Emojis can say a lot about you, apparently. According to the teenagers at home, I’m “such a typical boomer”. Only boomers, they claim, send text messages tailed by the hands-in-prayer emoji instead of writing ‘please’.
“I am not a boomer,” I said in defence. “I was born three whole decades after the war, so I am Generation X, thank you very much.” Unfortunately, that was also the wrong thing to say. “Ok, Boomer, chill,” came the reply, with an eyeroll and a pat on the arm. “It’s not about age, Ma, it’s about the vibe.” Vibe, you see, is the answer to everything these days, sigh.
In any case, at the risk of sounding boomer-y, today I want to talk about three particular emojis which fascinate me and which I think perfectly depict what is happening in Malta. Indeed, if this column were a text message, I would just insert the three emoji-monkeys: one covering its eyes, the other its ears and the other its mouth. Or Mizaru, Kikazaru and Iwazaru, as they are known in Japan. But what’s in a name? We can call them, say, George, Joseph and Edward.
Of course, this symbol goes centuries back beyond smartphones and texts. Confucius, the Chinese philosopher came up with it way back in the second century BC. The monkeys symbolise lack of moral responsibility, people who turn a blind eye and feign ignorance. In a nutshell, the symbol of the monkeys signifies omertà, the blood sister of mafia.
Following the assassination of Daphne Caruana Galizia, who was blown up while uncovering corrupt practices in the Maltese government, top people in government suddenly turned into these monkeys: “Who me? I was not aware of anything! There was no evidence!”
Let’s take the President of Malta, George Vella, by way of example. He can’t flick his hands fast enough between his mouth, eyes and ears.

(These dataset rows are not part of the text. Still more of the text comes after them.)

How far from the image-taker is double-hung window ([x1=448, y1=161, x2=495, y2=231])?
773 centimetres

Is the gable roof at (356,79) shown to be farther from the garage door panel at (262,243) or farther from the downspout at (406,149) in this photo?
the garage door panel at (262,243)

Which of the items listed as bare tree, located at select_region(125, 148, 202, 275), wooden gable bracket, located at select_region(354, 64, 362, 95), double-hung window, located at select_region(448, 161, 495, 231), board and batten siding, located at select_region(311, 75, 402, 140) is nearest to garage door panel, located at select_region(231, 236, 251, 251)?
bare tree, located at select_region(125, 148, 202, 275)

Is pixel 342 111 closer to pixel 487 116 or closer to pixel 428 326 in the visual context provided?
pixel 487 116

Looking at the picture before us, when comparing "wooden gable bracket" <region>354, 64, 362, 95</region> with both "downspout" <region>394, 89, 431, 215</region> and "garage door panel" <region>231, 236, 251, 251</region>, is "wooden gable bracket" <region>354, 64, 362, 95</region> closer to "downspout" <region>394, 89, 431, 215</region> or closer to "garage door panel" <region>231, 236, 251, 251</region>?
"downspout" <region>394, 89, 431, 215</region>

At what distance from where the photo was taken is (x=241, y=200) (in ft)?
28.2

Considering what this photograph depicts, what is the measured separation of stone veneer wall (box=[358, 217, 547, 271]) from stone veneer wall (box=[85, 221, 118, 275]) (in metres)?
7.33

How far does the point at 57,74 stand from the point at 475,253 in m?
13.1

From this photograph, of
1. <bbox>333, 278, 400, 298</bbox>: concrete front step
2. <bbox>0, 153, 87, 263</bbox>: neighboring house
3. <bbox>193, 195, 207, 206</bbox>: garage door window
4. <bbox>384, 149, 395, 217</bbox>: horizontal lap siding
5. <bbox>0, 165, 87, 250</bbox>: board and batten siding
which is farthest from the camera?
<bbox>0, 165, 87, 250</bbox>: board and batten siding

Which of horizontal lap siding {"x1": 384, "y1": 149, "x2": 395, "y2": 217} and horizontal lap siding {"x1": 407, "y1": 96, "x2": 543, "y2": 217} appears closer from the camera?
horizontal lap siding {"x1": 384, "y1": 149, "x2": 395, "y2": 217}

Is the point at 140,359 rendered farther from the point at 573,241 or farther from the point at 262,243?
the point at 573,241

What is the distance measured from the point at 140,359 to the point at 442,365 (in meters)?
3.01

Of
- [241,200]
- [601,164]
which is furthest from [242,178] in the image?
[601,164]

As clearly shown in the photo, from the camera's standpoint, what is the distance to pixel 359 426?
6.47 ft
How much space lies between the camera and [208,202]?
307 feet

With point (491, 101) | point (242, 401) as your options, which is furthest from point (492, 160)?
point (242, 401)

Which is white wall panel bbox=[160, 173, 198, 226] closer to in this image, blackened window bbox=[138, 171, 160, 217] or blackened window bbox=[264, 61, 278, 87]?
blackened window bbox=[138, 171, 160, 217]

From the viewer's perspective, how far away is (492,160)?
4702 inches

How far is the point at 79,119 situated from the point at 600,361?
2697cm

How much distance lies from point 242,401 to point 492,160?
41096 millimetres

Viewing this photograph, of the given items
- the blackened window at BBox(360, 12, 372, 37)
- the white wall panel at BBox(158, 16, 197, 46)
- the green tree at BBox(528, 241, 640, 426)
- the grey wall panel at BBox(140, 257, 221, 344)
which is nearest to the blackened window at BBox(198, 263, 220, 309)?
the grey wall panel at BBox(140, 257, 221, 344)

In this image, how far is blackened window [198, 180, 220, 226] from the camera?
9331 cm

There was “no evidence”, he said of all the corruption happening under his very own nose when he was foreign minister from 2013 to 2017; “no evidence” that the opening of secret companies in Panama by the then prime minister’s most trusted people was wrong; no evidence that Pilatus Bank was the money laundering machine it was claimed to be.
He did not need “evidence”. His job was not to be Inspector Columbo. His sole job was to have the political judgement to understand that if his colleagues opened secret companies in Panama, then they were obviously up to no good.
He [George Vella] did not need ‘evidence’. His job was not to be Inspector Columbo- Kristina Chetcuti
He can’t claim that he was unaware of what was happening because Daphne was flagging it in one exclusive post after another; the opposition did not stop talking about it in parliament and outside; and the independent media were unearthing one story after the next.
President Vella knew, of course. It’s just that he pressed his hands tightly over his eyes and ears. His mouth, he uncovered to vote in favour of the alleged crooks and to attack with vicious speeches all those who were speaking out to seek justice and a clean government.
Now, as president, he says that he’d like Malta to turn a new page and move on. He also hinted that he’d like to pay a visit to the memorial spontaneously set up by the people on the Great Siege Monument after Daphne’s assassination. He got his chance on Monday during the Victory Day commemoration. It was the perfect time to pay his tribute to Daphne and to the fight for justice and to the importance of freedom of speech. Instead, those running the ceremony got all the protest signs cleared. It is something they only do in Vladimir Putin’s Russia.
The president likes to remind us that he’s a doctor. In his presidential role, he’s a doctor of the nation and he is repeatedly failing to give the soul of the nation basic CPR. That can only be because his own moral compass is compromised. His omertà enables the mafia.
Another septuagenarian, who was in the thick of the corruption manoeuvres and who, as finance minister, signed the ok to the corruption deals with our tax money, was Edward Scicluna. He silently collaborated because he could see “no evidence” and the only time he uncovered his mouth was to say: “U ejja, come on.” He is now holding the prestigious role of governor of Malta’s Central Bank, after allowing Malta to thrive as a money-laundering hub. He will go down in history as a greedy, cowardly, unconscientious governor, specially fit for a greylisted Malta.
Clearly, Monkey George and Monkey Edward worked to please Monkey Joseph Muscat, whose best friends were the prime movers of all the corrupt deals. The three of them have blood on their hands because, as employees of the state, their duty was not to turn a blind eye but to protect each and every citizen. Had they done so, Daphne would not have been assassinated and Malta would not be in the sewer it is now.
My hope lies in the future generation.
Malta’s Gen Z-ers will, hopefully, grow up to do away with the culture of Mizaru, Kikazaru and Iwazaru. Their monkeys will be holding their hands to their eyes to see better; will be cupping their hands around the ears to hear better; and hold their hands to their mouth like a megaphone, to speak louder. I hope their vibe will be: hear, see and speak out loud for what you stand for.
In the meantime, I think the only thing we can do is put our palms together and pray that justice prevails.